Florida Keys: Wind, Light, Barracudas

In the Florida Keys, lots of porkfishes

WHILE THE FLORIDA GULF COAST HAS BEEN PART OF MY LIFE FOREVER, I’ve only been in the Florida Keys for one brief visit and diving my way down them has long been on my Bucket List. The Juliet, my favorite liveaboard ever, sailed down the Keys in mid-May, from Miami to Key West and I went with it.

On this trip, the Juliet, a three-masted schooner converted into a dive boat, sails out of Miami. At Key West, we tied up for a dinner ashore and a  lovely sunset.

It was a mixed trip – I can never say enough good things about the Juliet’s terrific, and terrifically attentive, crew. There were great dives, featuring wrecks, turtles, stingrays, barracudas.

But high winds – albeit on sunny days – meant poor visibility on some sites and in the end caused us to call off the last two days of diving.

What’s better than a passel of porkfishes? A juvenile.


Saying I saw porkfishes may not sound like much of an achievement, but in 20 years of diving I had never seen more than occasional solitary specimens of this colorful fish. So on this trip I was happy to find them in sizable aggregations.


I’d never seen any highhats, relatives of the oft-encountered spotted drums, anywhere.
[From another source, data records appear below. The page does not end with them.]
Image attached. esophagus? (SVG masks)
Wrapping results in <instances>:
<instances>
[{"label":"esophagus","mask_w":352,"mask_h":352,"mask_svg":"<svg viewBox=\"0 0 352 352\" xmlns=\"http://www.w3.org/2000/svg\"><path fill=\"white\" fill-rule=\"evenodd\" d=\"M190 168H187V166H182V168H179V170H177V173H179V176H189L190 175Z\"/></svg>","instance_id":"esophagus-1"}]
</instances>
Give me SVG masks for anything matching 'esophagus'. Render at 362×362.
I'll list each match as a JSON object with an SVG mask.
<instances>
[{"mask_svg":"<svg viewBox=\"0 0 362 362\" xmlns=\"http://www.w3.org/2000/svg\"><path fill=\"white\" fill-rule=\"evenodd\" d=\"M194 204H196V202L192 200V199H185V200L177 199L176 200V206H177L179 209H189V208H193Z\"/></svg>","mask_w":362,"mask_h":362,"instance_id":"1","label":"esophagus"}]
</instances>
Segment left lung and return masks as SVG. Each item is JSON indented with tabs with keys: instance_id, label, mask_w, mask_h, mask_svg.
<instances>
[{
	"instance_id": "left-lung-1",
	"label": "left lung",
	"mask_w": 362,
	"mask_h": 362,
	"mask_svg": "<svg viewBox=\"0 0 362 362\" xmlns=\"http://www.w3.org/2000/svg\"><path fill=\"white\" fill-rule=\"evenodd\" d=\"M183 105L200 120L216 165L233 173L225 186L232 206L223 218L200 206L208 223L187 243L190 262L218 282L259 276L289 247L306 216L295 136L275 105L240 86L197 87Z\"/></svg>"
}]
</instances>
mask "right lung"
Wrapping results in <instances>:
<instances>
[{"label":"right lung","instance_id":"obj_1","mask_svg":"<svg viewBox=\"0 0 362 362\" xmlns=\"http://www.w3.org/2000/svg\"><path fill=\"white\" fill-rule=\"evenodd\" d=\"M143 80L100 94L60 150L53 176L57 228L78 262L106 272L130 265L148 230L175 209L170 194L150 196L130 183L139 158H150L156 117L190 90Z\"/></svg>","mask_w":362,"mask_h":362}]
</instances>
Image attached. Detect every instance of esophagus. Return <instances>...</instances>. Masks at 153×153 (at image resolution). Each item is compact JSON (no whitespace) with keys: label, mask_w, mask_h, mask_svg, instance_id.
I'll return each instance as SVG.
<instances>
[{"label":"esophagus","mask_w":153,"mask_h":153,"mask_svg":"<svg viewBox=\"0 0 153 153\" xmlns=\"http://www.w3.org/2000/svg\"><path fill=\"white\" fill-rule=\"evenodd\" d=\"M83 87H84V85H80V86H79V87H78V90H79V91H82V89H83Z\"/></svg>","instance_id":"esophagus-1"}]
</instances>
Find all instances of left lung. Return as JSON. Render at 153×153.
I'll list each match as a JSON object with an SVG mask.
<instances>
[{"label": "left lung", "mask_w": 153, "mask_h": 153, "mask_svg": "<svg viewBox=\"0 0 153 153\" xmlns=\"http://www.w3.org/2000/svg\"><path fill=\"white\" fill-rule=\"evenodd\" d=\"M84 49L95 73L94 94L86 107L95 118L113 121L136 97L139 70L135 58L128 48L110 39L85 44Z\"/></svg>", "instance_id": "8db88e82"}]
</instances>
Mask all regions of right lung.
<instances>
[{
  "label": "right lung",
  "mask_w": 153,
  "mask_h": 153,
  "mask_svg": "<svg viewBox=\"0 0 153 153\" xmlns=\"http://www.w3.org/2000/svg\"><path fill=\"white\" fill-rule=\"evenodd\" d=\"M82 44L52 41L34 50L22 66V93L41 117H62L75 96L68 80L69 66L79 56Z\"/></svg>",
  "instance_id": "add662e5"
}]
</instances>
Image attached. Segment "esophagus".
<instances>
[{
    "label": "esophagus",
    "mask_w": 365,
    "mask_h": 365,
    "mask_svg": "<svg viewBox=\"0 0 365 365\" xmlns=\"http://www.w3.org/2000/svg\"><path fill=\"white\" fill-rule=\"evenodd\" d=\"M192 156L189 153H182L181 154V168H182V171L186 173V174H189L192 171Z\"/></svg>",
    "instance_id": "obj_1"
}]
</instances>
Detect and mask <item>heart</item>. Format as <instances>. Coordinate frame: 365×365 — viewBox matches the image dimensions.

At the Cayman Salvager wreck near Key West there they were, a whole posse of them.


At Alligator Reef, off Islamorda, we had a great dive, hanging out with a big green turtle, a stingray, the aforementioned porkfishes and an enormous number of grunts. Dives on the 550-foot Vandenberg wreck and on the Benwood Wreck (especially the night dive) were excellent.


But visibility at Sombrero Reef, Molasses Reef and the Flagler Barge was so poor, due to sediment in the water column, that I had to turn off my camera’s strobes (the light’s reflections on sediment rendered unusable images),  and shoot without them. Sometimes this produced okay images; sometimes it didn’t.

This photo of a black grouper at Sombrero Reef was shot with natural light, strobes turned off. Since color changes underwater, efforts to bring up true colors in processing are only marginally successful.

All told, we got in 10 or 11 dives (some of us skipped the last night dive due to the low viz) on reefs and wrecks. On Wednesday, we motored back to Miami. On Thursday, some of us went to Miami’s new Science Museum, which is primarily and aquarium.

If we had found it, it would have looked like this.


Our introduction to limited visibility came on the first stop out of Miami, at the Neptune Memorial, an artificial reef built by The Neptune Society for subscribers’ cremated remains. Despite two tries from the mooring line, following a general compass course, my dive buddy Ted Nobick and I totally failed to find it.

Like a Walmart Greeter, our southern stingray welcomed us to the Keys

Instead, on a broad sandy bottom, we encountered this friendly southern stingray. Maybe better, since he posed for us for several minutes, fluffing sand and being stingrayish. Unless in this case the fluffing thing was to tell us to go away. It worked; in the end, we did.


Flamingo tongue snails on a sea fan.